**Source text:**
* * * * *
The limits of historiography, Jock Phillips

Pakeha Maori
Trevor Bentley
Penguin Books, $34.95,
ISBN 0 14 0285540 7

Being Pakeha Now
Michael King
Penguin Books, $34.95,
ISBN 0 14 028438 9

These two books share much – same price, same publisher, about the same length, and they both examine from the Pakeha perspective that central fissure of New Zealand life, the interaction of Maori and Pakeha. They also share a significant historiographical approach which for a long time has been characteristic of New Zealand’s treatment of the past and which in part explains their limitations. I mean our propensity to tell our history through biography.

Why New Zealanders should adopt this mode is open to a number of explanations. For Maori, it is understandable – history was understood through the actions of tipuna. Life stories gave meaning to whakapapa. For Pakeha historians, the biographical impulse may have followed simply from the young state of the art: the fact that where the whole society and history is unexplored territory, it is easiest to begin with one person, just as our fiction writing began with the short story.
* * * * *
**Data below:**
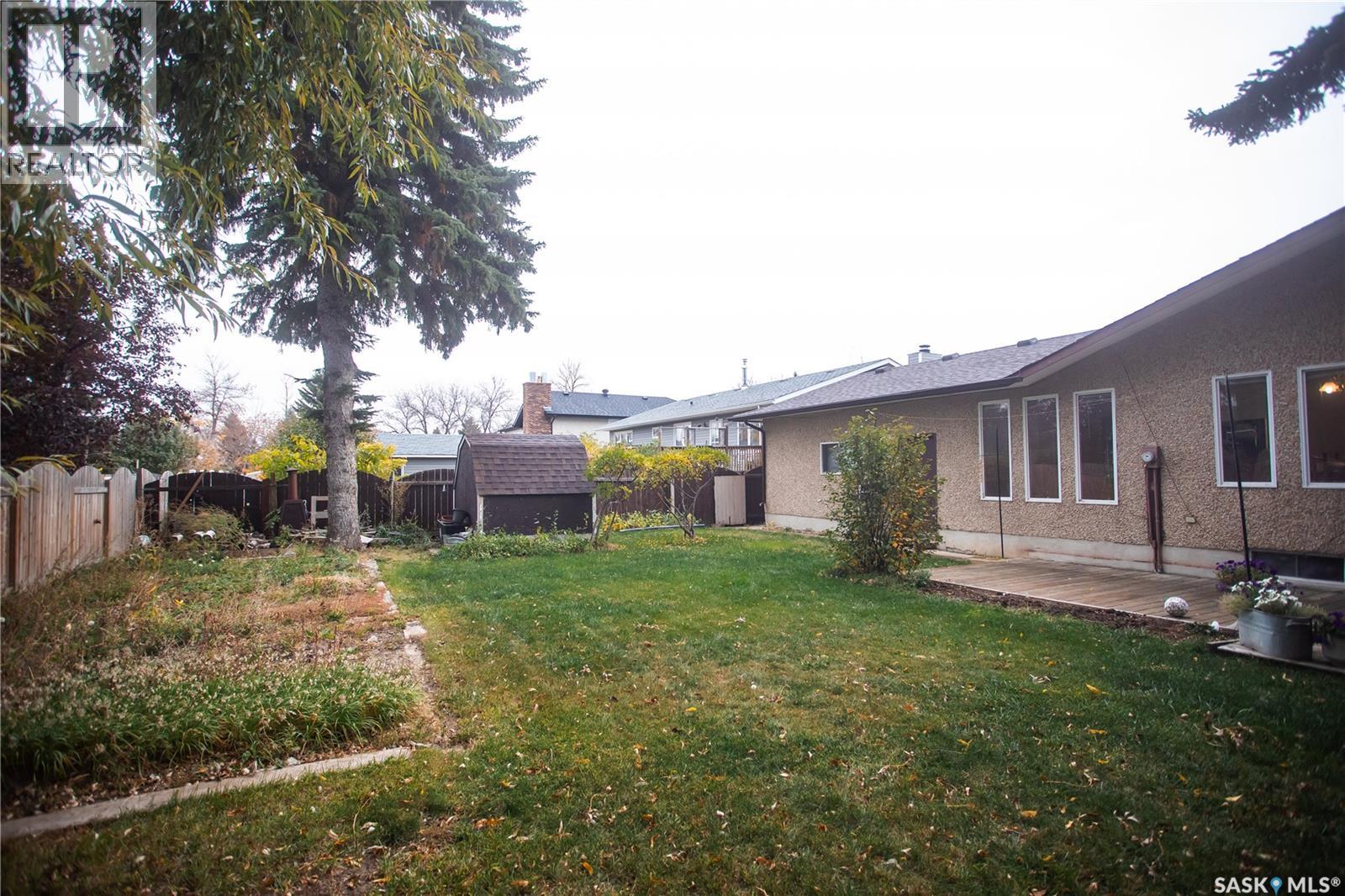 114 Willoughby Crescent, Saskatoon, Saskatchewan  S7H 4W7 - Photo 44 - SK051130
* * * * *
Write the next part of the essay on New Zealand historiography, picking up after its final sentence. The lines above are drawn from a separate source.

Or it may be that, in a society with a very small audience for academic monographs, the biographical approach brings history into a popular untheoretical discourse where publication in a small market is viable. Or perhaps it is that a biography is easier for young historians since it establishes a simple chronological organising structure. Or it may simply be the influence of that magisterial set of volumes, the Dictionary of New Zealand Biography – although it is salutary to reflect that this was the second such official enterprise.

For whatever reason, our historical writing is characterised by fine biographies. Michael King himself has produced several (of Te Puea and Frank Sargeson). Our greatest historian, Keith Sinclair, gave us lives of Pember Reeves and Walter Nash. And recent Book of the Year winners have included Judith Binney’s biography of Te Kooti and Jessie Munro’s life of Mother Aubert.

Biographies bring the past to life in an accessible way. The rise and fall of individuals, their childhood struggles and their adult successes, provide an engaging structure. But their weakness is that by their very nature they foreground the role and influence of individuals; and they underplay the impact on our development of larger forces such as economics, military power, social structures, family systems, international communications. Both these books suffer from this biographical mode.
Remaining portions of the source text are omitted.